-- Exercise --
Copy out the stretch of the 2008 election essay from "I drove to school" through "capture the sentiment.", word for word.

-- Source text --
┌────────

I clicked my green call button (which in those days also worked as a way to “select” a link) and the website declared the absolutely devastating news. “Barack Obama wins Ohio.” which for anyone following the election meant Barack HUSSEIN Obama would be our 44th president. I believe I yelled an audible “NOOOOO!” (Like a Darth Vader ‘NO!’) and fell to my knees. We had elected a socialist. A secret Muslim. How could America pick him over a war hero?

I drove to school that day with an Obama sign I’d found in the middle of the road. I used my best arts and crafts skills to alter it to say “NObama.” In fact, just so you understand just how deep I was in, these are the pictures I uploaded to my Facebook page in an album kindly titled “Because he pisses me off.”

I was passionately against Barack Obama. I condemned his socialist values even though I couldn’t articulately tell you what a socialist was or why that would be so bad. Only that that Halloween image above seemed to capture the sentiment.

I remember being defeated looking in and watching President Elect Obama give his victory speech that night in Chicago and actually…feeling a bit of hope. I wasn’t naive enough to deny the significance of having our first black president. I remember thinking, perhaps this won’t be so unbearable. Then the housing market crashed. We entered into the greatest recession that took a toll on my family, and when 2012 came around I genuinely believed Mitt Romney was the man for the job. He seemed better equipped to handle our economy crisis and Obama seemed to only be forwarding civil and social issues. “We’ve got too much trouble to worry about THOSE things.” (Notice the privilege I spoke with?) I would get into constant conversations with my roommates about my conservative values. I’d say “how can you believe that and stand with the Bible. ” Or yeah but “Christ.” I defended what I was raised to defend.

But something was changing in me through these discussions and the immersion of other voices in the midst of the traditional voices I grew up with. Rather than debate I started to listen to understand. I began to question my religion, my political party, and my foundations. I began to truly wrestle with questions from my roommates like “As a Christian, do I believe that health should be something we fight to bring all people. Should health be a human right? Is it right that families of poverty cannot afford healthcare? And how would Jesus vote for an issue like this?”

└────────

-- Source material --

┌────────

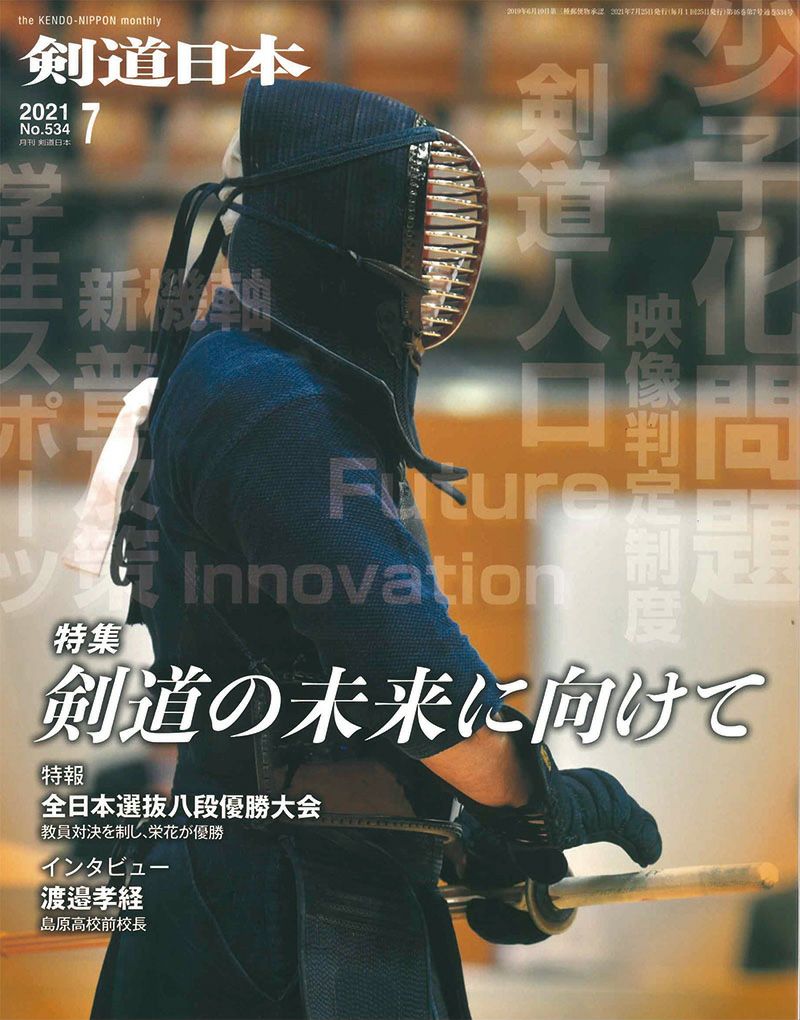 武道DVD・書籍 | 剣道防具工房「源」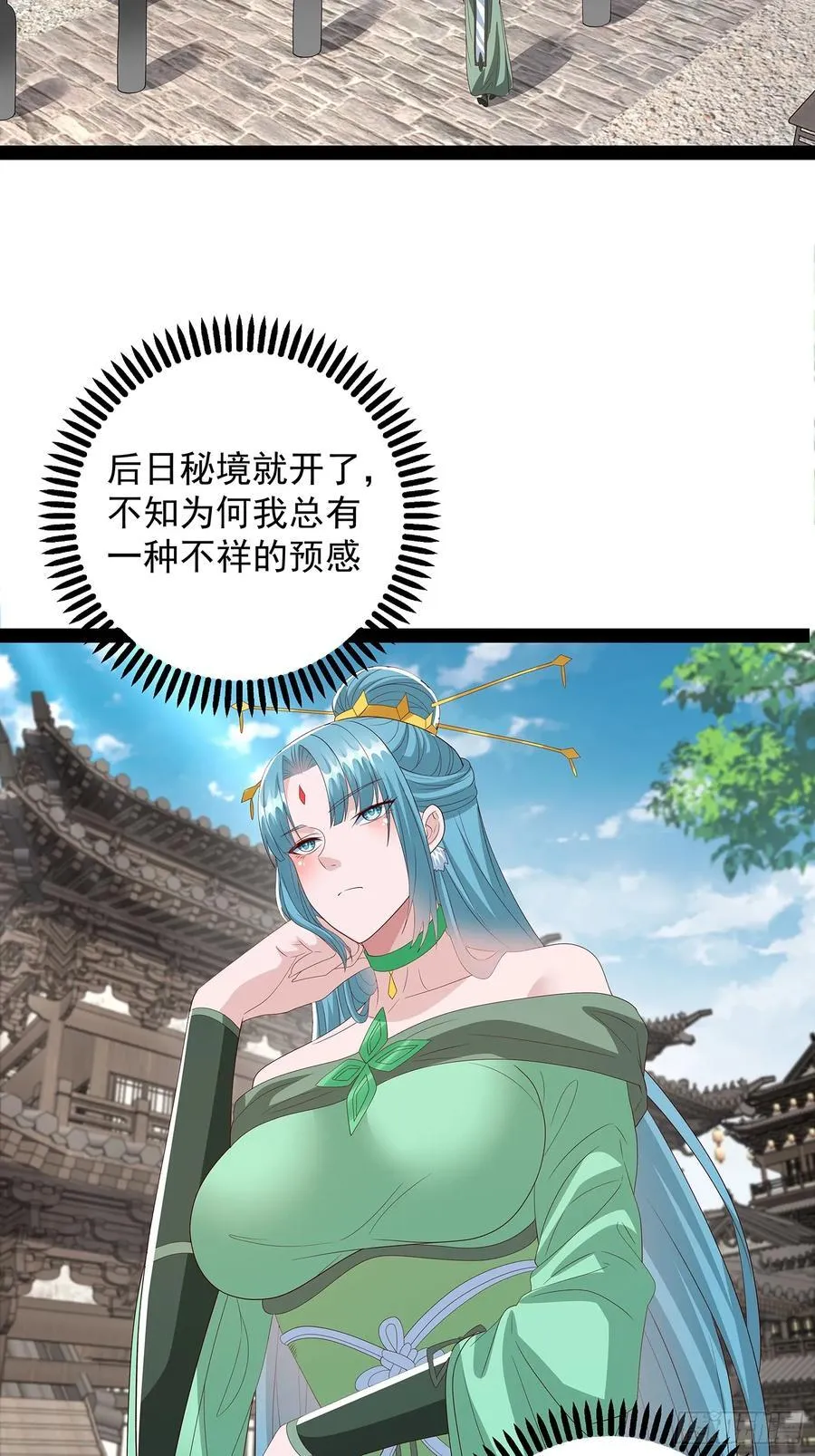 第71话 交换 第19页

└────────

-- Exercise solution --
I drove to school that day with an Obama sign I’d found in the middle of the road. I used my best arts and crafts skills to alter it to say “NObama.” In fact, just so you understand just how deep I was in, these are the pictures I uploaded to my Facebook page in an album kindly titled “Because he pisses me off.”

I was passionately against Barack Obama. I condemned his socialist values even though I couldn’t articulately tell you what a socialist was or why that would be so bad. Only that that Halloween image above seemed to capture the sentiment.